- Supplied material -
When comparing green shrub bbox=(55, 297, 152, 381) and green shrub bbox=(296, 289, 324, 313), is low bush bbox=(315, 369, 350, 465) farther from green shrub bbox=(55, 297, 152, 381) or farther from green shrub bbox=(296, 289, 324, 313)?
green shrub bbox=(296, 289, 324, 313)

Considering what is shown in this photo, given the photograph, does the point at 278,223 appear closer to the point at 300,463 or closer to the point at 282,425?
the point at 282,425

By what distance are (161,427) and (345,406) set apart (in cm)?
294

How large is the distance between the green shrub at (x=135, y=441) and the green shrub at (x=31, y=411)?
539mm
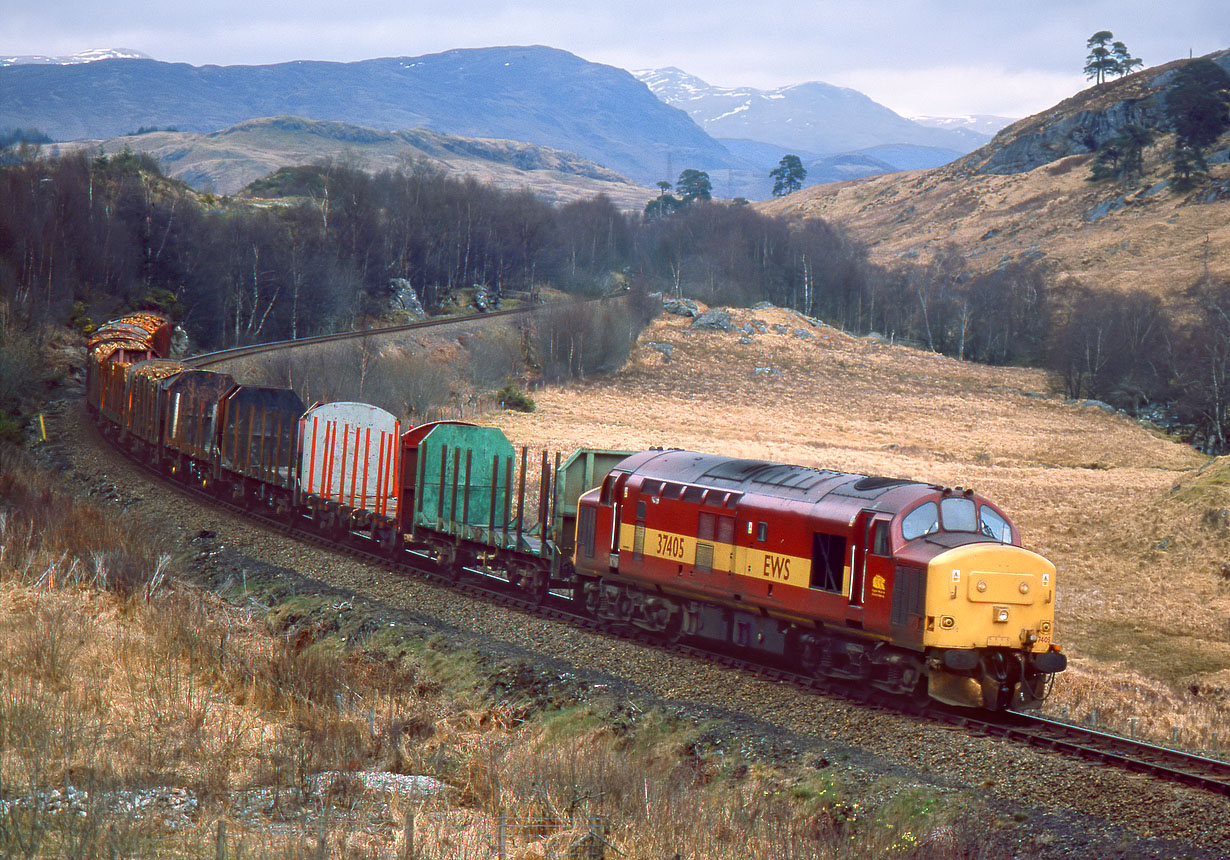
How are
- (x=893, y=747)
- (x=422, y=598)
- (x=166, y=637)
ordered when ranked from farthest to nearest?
(x=422, y=598) < (x=166, y=637) < (x=893, y=747)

- Exercise task -
Turn every line of the records above into a JSON list of strings, with one string per line and no blank lines. Leave the pictures out.

- The output -
[
  "When comparing green shrub bbox=(55, 297, 152, 381) and green shrub bbox=(296, 289, 324, 313), is low bush bbox=(315, 369, 350, 465) farther from green shrub bbox=(55, 297, 152, 381) or farther from green shrub bbox=(296, 289, 324, 313)?",
  "green shrub bbox=(296, 289, 324, 313)",
  "Considering what is shown in this photo, given the photograph, does the point at 278,223 appear closer to the point at 300,463 or closer to the point at 282,425?",
  "the point at 282,425",
  "By what distance are (161,427) and (345,406) set apart (in cm)?",
  "294",
  "How large is the distance between the green shrub at (x=135, y=441) and the green shrub at (x=31, y=411)?",
  "539mm",
  "How are",
  "- (x=893, y=747)",
  "- (x=422, y=598)",
  "- (x=166, y=637)",
  "ordered when ranked from farthest to nearest?",
  "(x=422, y=598) < (x=166, y=637) < (x=893, y=747)"
]